The Butcher (Love Like A Loaded Gun #2)

The Butcher (Love Like A Loaded Gun #2)

By Jenika Snow

Chapter 1

Chapter One

Alexei

The man was still breathing when I walked in but barely, each breath rattling like it might be his last.

The room carried the thick scent of bleach and blood, the kind that clung to everything. It had already been used tonight, and the dark stain beneath the chair proved that. It spread slowly across the concrete and slipped toward the drain in the center of the floor.

The traitor sat tied to the chair, wrists secured behind his back, ankles fastened to the legs, and his head hanging forward like his body had already admitted defeat and was only waiting for death.

I closed the door behind me, the sound loud in the silence, and the two men inside straightened as soon as they saw me.

“Leave,” I ordered, my tone even, my voice low.

They obeyed immediately, boots scraping against concrete as they cleared out, and when the door shut again, silence settled in.

It was thick and suffocating and exactly how I preferred it.

No noise. No interference. Just a place for me to work.

I crossed the room without rushing, each step steady enough that he heard me before he fully lifted his head. It took effort for him to move, but he managed it, one eye forcing itself open through the swelling and blood to find me as I stopped in front of him.

I let him look, let him take me in. Recognition came first, then the fear followed. Good. That made me fucking smile.
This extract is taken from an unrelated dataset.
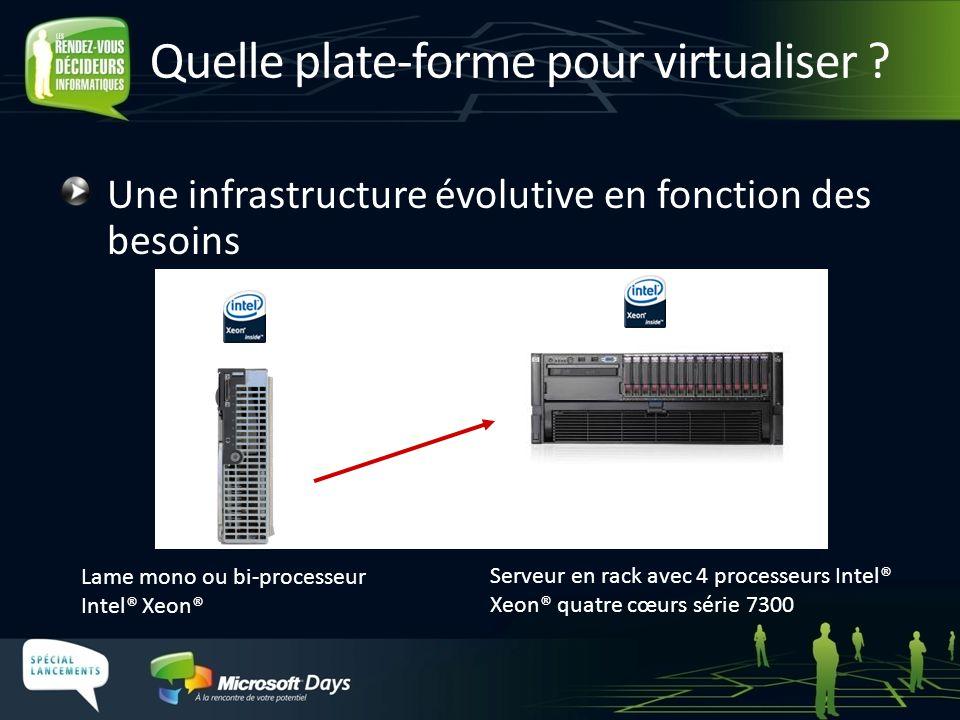 Quelle plate-forme pour virtualiser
I crouched in front of him, bringing us eye to eye, and when his head started to dip again, I reached out and took hold of his jaw, forcing him to keep his gaze on mine.

My grip wasn’t bruising or crushing. It didn’t need to be. Control never was. “Still with me,” I said evenly, more a statement than a question.

His lips parted, something like a laugh trying to push through the blood coating his mouth and teeth.

“You… Drakovich?” My name sounded thin coming from him, like it didn’t belong there.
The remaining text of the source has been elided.